* [Supplied material]:
# # # #
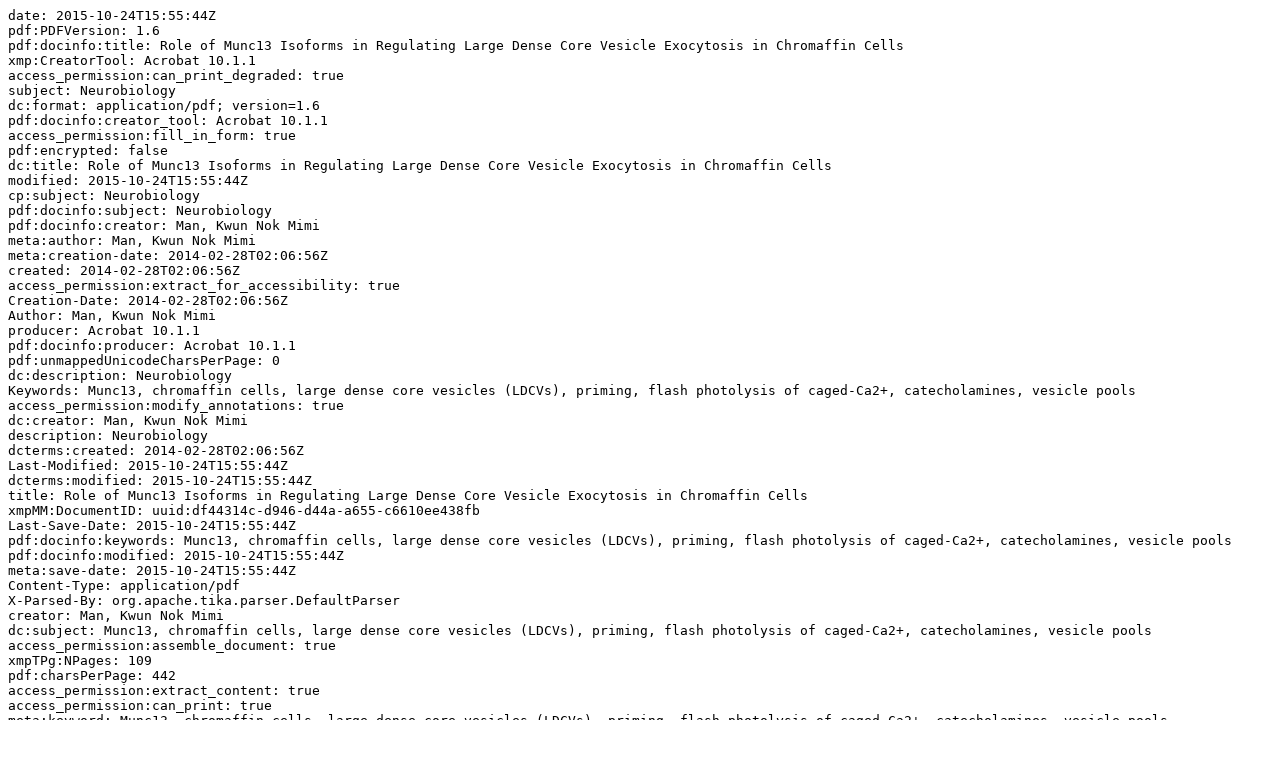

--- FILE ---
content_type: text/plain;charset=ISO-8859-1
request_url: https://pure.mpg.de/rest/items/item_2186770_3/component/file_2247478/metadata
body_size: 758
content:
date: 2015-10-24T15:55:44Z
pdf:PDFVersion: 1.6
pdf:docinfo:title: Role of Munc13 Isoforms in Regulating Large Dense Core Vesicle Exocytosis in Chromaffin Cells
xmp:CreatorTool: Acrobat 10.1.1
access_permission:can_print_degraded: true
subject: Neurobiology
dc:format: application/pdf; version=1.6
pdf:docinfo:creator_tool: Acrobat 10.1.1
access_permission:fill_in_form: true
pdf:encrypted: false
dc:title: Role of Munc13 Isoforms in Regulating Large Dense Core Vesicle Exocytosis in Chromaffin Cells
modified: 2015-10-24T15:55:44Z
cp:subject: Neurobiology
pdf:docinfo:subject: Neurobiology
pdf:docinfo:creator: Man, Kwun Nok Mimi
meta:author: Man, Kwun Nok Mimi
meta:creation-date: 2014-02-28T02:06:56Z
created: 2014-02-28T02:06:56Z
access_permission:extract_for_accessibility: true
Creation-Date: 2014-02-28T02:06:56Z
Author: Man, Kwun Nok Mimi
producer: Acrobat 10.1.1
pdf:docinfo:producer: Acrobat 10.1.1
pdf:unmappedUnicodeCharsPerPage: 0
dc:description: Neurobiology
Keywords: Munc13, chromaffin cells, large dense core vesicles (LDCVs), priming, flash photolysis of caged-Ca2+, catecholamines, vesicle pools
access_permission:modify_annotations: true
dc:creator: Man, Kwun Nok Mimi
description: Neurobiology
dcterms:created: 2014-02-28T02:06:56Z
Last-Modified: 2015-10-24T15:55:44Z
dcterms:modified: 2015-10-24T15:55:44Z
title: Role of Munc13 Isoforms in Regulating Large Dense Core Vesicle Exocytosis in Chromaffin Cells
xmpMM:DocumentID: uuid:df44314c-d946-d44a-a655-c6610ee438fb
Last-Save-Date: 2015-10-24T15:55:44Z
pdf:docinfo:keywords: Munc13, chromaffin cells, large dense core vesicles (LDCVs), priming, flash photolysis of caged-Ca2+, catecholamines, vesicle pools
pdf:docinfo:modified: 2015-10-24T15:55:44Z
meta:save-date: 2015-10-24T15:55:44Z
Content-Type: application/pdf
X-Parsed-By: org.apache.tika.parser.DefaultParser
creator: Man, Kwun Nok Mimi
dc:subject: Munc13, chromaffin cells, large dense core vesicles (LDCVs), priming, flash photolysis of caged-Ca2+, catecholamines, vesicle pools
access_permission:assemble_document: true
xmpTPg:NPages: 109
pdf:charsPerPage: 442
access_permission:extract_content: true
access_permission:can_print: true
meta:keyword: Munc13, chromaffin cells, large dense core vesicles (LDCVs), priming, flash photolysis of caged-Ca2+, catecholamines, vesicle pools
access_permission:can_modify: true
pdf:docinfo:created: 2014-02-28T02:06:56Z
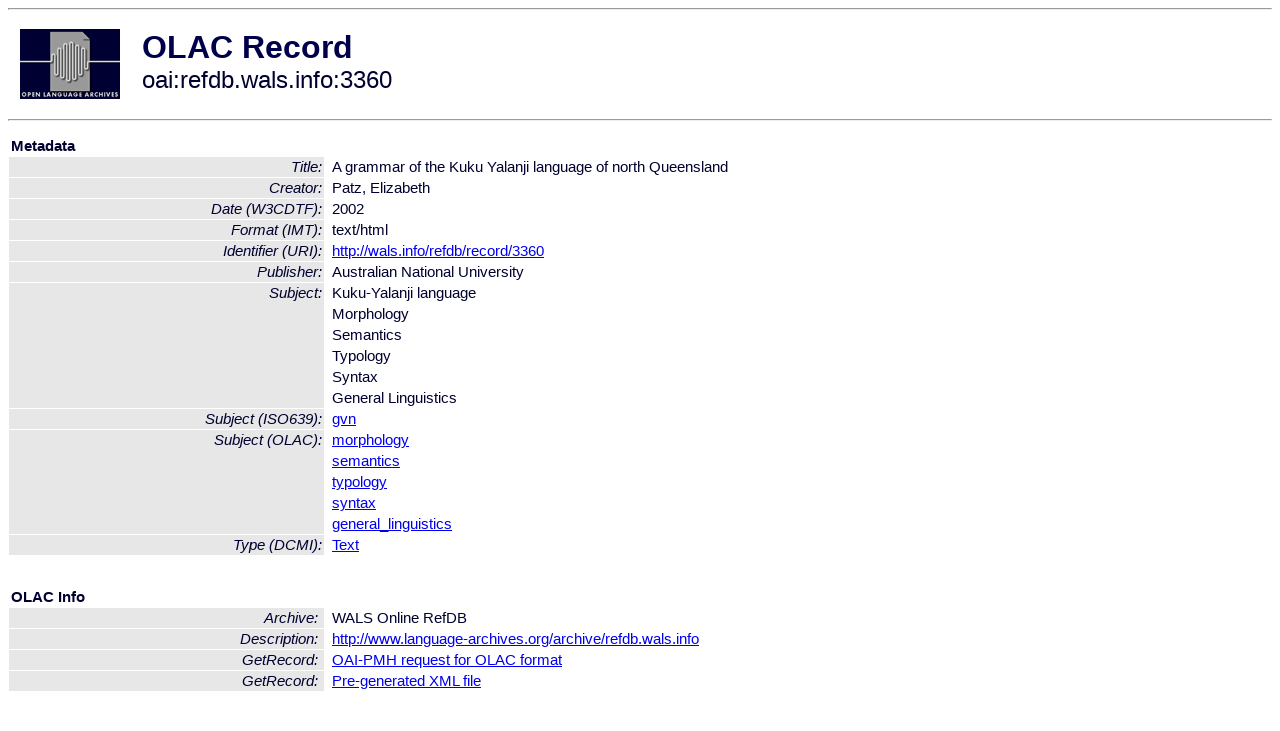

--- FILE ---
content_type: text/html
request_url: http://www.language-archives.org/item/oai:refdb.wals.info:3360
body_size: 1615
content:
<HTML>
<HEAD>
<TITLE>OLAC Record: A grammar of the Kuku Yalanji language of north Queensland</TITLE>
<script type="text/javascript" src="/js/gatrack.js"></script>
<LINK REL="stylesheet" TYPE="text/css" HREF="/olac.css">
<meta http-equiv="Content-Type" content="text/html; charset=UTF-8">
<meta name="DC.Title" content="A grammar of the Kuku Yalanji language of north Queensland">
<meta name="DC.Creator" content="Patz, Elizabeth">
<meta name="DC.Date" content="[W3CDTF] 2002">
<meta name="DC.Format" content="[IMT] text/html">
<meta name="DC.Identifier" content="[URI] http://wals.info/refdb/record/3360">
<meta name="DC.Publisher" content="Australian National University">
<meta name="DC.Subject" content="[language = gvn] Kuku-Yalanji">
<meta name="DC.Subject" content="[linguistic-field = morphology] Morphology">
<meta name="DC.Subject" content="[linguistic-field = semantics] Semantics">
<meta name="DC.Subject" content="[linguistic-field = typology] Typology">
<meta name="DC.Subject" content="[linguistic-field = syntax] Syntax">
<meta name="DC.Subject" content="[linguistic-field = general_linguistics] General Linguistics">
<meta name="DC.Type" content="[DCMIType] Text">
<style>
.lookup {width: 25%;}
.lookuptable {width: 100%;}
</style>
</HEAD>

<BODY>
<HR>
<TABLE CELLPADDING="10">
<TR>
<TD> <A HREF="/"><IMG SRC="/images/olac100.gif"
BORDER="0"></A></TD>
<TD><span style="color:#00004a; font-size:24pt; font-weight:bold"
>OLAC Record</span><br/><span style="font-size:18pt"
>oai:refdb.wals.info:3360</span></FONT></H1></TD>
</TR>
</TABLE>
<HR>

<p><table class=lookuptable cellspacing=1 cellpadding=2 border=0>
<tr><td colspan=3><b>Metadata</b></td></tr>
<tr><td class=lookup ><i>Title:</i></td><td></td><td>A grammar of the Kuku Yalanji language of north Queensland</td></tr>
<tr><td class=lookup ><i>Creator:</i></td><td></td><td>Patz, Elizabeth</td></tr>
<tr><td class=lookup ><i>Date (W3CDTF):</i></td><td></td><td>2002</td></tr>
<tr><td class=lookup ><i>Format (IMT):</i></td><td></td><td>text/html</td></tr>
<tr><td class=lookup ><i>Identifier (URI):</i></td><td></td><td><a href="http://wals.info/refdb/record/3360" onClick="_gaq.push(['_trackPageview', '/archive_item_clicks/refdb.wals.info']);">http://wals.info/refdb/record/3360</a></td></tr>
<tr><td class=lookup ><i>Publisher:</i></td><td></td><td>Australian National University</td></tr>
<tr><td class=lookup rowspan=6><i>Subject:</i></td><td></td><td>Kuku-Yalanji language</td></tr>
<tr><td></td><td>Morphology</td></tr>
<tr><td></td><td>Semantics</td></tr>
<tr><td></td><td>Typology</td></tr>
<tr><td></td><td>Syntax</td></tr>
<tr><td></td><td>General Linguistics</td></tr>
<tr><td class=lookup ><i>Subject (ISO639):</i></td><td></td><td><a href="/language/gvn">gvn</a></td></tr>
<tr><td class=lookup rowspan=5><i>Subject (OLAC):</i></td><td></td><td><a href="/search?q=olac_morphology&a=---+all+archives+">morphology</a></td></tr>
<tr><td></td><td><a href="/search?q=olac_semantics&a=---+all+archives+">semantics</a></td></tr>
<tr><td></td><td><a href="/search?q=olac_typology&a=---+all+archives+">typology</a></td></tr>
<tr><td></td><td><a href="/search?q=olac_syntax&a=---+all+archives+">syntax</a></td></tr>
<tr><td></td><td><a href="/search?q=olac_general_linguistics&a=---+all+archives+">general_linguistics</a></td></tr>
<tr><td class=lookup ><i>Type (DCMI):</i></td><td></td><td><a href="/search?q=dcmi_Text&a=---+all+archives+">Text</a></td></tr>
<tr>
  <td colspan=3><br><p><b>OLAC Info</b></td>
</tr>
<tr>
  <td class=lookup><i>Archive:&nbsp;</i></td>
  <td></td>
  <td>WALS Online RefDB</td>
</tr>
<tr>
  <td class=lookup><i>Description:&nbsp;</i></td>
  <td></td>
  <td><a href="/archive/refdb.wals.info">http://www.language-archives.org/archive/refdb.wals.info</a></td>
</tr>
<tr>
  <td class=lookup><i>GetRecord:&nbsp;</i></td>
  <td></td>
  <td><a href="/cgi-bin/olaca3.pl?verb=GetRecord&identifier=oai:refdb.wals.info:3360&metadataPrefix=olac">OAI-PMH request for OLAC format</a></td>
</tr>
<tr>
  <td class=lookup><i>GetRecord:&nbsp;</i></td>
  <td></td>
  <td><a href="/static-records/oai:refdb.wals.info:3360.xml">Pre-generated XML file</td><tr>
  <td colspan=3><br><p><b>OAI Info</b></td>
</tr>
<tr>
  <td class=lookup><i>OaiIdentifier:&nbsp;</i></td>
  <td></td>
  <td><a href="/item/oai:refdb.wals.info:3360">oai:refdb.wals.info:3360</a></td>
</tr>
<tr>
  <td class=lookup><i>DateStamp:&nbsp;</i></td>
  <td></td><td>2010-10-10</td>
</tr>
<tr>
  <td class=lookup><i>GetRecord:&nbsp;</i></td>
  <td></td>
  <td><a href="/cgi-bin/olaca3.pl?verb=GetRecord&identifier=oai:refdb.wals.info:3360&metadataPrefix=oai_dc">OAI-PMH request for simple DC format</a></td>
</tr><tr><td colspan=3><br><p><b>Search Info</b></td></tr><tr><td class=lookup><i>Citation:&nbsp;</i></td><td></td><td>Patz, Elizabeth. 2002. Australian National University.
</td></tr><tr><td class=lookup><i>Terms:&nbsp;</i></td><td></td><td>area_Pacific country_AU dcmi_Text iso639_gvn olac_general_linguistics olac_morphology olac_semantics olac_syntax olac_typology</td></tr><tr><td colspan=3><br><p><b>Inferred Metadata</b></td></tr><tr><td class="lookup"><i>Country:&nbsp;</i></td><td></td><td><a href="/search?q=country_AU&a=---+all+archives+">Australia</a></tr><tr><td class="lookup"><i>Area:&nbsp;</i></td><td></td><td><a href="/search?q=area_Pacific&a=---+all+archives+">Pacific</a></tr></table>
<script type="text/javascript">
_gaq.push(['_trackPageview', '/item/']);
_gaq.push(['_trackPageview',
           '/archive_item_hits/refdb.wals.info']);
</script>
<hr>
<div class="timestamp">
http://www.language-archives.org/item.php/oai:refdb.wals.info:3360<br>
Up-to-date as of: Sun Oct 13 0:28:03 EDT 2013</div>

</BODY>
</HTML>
# # # #
* [Your assignment]: Search the records for the word "application". Copy each line where it appears.

* [Worked solution]:
dc:format: application/pdf; version=1.6
Content-Type: application/pdf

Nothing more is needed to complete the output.